Edinburgh Napier University

  Aβ peptide accumulation is thought to be the primary event in the pathogenesis of Alzheimer's disease (AD), with downstream neurotoxic effects including the hyperphosphorylation of tau protein. Glycogen synthase kinase-3 (GSK-3) is increasingly implicated as playing a pivotal role in this amyloid cascade. We have developed an adult-onset Drosophila model of AD, using an inducible gene expression system to express Arctic mutant Aβ42 specifically in adult neurons, to avoid developmental effects. Aβ42 accumulated with age in these flies and they displayed increased mortality together with progressive neuronal dysfunction, but in the apparent absence of neuronal loss. This fly model can thus be used to examine the role of events during adulthood and early AD aetiology. Expression of Aβ42 in adult neurons increased GSK-3 activity, and inhibition of GSK-3 (either genetically or pharmacologically by lithium treatment) rescued Aβ42 toxicity. Aβ42 pathogenesis was also reduced by removal of endogenous fly tau; but, within the limits of detection of available methods, tau phosphorylation did not appear to be altered in flies expressing Aβ42. The GSK-3–mediated effects on Aβ42 toxicity appear to be at least in part mediated by tau-independent mechanisms, because the protective effect of lithium alone was greater than that of the removal of tau alone. Finally, Aβ42 levels were reduced upon GSK-3 inhibition, pointing to a direct role of GSK-3 in the regulation of Aβ42 peptide level, in the absence of APP processing. Our study points to the need both to identify the mechanisms by which GSK-3 modulates Aβ42 levels in the fly and to determine if similar mechanisms are present in mammals, and it supports the potential therapeutic use of GSK-3 inhibitors in AD.

+ + + + +

## Work instruction
Decide whether each statement agrees with the abstract on the fly model of Alzheimer's disease, answering yes or no and quoting the deciding words: (a) The flies expressing Aβ42 showed neuronal loss. (b) Lithium treatment rescued Aβ42 toxicity. (c) Removing tau alone protected the flies more than lithium alone did.

+ + + + +

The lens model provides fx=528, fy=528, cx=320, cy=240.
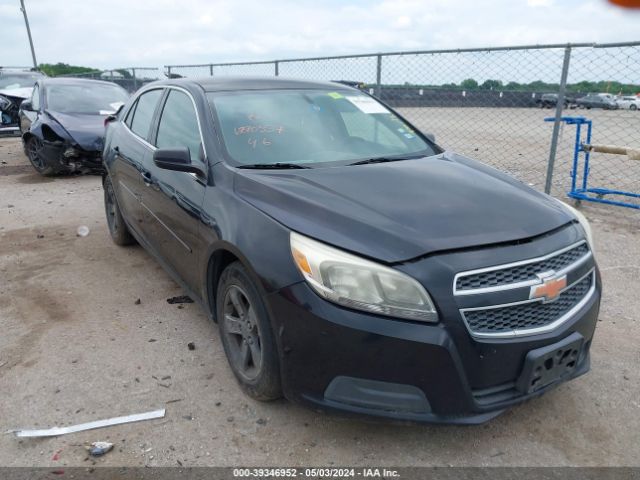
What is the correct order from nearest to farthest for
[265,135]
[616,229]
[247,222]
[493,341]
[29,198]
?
[493,341] → [247,222] → [265,135] → [616,229] → [29,198]

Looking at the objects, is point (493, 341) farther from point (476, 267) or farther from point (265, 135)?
point (265, 135)

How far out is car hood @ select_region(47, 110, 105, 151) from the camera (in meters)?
8.23

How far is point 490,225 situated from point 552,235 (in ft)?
1.11

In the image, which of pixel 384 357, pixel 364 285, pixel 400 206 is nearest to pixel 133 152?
pixel 400 206

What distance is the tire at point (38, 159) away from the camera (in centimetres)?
862

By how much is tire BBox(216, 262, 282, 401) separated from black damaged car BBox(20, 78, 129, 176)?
249 inches

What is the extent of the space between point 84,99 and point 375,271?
8807 mm

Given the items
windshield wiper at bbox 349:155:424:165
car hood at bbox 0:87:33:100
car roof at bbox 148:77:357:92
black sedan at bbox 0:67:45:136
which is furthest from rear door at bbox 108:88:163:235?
car hood at bbox 0:87:33:100

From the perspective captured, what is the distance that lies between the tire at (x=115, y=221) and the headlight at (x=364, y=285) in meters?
3.43

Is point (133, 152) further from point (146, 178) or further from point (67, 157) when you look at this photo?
point (67, 157)

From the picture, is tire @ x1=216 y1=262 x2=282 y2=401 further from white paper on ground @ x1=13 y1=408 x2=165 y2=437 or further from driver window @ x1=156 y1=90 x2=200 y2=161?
driver window @ x1=156 y1=90 x2=200 y2=161

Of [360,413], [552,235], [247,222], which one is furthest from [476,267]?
[247,222]

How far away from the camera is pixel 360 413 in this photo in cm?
225

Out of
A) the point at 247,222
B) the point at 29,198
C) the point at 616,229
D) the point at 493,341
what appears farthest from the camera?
the point at 29,198
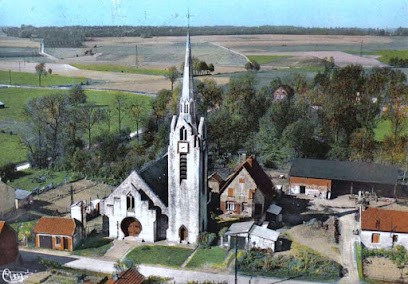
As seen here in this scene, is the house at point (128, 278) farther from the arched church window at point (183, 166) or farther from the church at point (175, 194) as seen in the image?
the arched church window at point (183, 166)

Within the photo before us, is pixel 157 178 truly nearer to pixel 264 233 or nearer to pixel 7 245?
pixel 264 233

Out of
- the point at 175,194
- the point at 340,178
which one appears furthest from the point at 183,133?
the point at 340,178

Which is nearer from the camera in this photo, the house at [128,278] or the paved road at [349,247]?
the house at [128,278]

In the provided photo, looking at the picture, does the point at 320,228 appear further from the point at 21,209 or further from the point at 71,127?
the point at 71,127

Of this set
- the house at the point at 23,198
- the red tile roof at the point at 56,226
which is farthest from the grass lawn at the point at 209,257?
the house at the point at 23,198

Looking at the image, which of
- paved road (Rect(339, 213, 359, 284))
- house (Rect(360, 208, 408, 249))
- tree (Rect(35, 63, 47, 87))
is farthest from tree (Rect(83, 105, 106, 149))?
house (Rect(360, 208, 408, 249))

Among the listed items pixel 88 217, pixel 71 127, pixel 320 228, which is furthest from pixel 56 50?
pixel 320 228
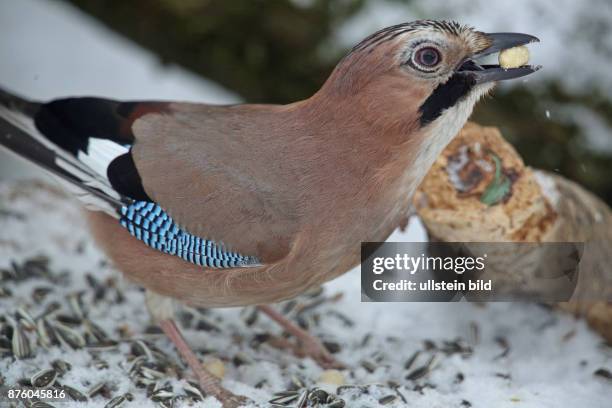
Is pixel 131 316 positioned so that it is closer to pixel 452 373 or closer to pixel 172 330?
pixel 172 330

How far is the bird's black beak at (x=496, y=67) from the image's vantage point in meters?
2.42

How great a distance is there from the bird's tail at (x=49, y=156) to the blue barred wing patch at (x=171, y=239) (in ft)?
0.23

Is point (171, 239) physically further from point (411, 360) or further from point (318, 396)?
point (411, 360)

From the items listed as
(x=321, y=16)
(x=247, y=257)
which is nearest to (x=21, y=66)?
(x=321, y=16)

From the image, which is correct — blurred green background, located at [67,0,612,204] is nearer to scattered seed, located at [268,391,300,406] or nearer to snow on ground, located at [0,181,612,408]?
snow on ground, located at [0,181,612,408]

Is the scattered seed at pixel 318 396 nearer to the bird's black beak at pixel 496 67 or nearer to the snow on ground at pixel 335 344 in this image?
the snow on ground at pixel 335 344

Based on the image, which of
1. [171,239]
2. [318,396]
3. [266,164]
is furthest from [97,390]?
[266,164]

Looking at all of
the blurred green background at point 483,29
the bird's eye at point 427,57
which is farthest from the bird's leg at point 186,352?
the blurred green background at point 483,29

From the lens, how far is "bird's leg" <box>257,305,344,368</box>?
3168 mm

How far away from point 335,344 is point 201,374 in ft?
2.22

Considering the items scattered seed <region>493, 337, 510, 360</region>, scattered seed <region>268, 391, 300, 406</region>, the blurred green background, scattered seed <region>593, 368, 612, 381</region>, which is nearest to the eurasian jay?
scattered seed <region>268, 391, 300, 406</region>

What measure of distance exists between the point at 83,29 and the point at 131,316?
10.3 ft

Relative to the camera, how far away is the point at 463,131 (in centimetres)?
302

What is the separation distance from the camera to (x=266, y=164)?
2.71 metres
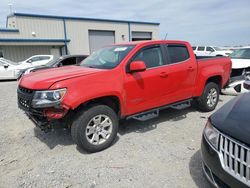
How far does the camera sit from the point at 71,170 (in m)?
3.34

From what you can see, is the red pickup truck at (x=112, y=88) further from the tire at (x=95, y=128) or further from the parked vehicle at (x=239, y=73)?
the parked vehicle at (x=239, y=73)

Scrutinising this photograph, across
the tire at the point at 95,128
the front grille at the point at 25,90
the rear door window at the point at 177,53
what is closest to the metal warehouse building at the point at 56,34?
the front grille at the point at 25,90

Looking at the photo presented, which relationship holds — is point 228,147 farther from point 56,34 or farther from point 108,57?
point 56,34

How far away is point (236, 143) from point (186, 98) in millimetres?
3249

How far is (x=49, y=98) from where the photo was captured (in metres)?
3.39

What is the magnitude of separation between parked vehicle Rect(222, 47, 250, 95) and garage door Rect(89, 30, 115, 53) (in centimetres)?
1912

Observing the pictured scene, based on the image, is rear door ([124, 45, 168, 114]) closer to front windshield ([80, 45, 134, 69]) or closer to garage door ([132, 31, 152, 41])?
front windshield ([80, 45, 134, 69])

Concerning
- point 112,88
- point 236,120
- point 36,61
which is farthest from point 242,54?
point 36,61

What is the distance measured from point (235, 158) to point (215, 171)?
0.96 feet

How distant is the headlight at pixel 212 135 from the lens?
2313mm

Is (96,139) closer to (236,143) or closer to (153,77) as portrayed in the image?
(153,77)

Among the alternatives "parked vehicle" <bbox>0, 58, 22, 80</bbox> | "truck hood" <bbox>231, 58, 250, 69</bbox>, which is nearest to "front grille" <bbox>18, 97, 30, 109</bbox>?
"truck hood" <bbox>231, 58, 250, 69</bbox>

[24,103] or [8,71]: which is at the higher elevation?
[24,103]

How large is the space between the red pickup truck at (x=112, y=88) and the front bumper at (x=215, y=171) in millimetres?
1853
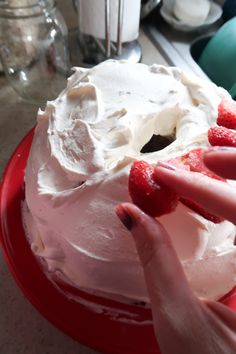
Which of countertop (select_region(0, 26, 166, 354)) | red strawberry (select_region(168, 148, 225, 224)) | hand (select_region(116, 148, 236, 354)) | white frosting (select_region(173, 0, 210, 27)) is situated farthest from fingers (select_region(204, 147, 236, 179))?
white frosting (select_region(173, 0, 210, 27))

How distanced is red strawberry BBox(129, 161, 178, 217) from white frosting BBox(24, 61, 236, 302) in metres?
0.03

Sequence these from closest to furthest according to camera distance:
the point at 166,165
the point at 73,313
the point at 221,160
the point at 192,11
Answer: the point at 221,160
the point at 166,165
the point at 73,313
the point at 192,11

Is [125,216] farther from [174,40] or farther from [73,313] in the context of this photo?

+ + + + +

## Answer box
(a) No: "but in the apparent absence of neuronal loss"
(b) Yes: "inhibition of GSK-3 (either genetically or pharmacologically by lithium treatment) rescued Aβ42 toxicity"
(c) No: "the protective effect of lithium alone was greater than that of the removal of tau alone"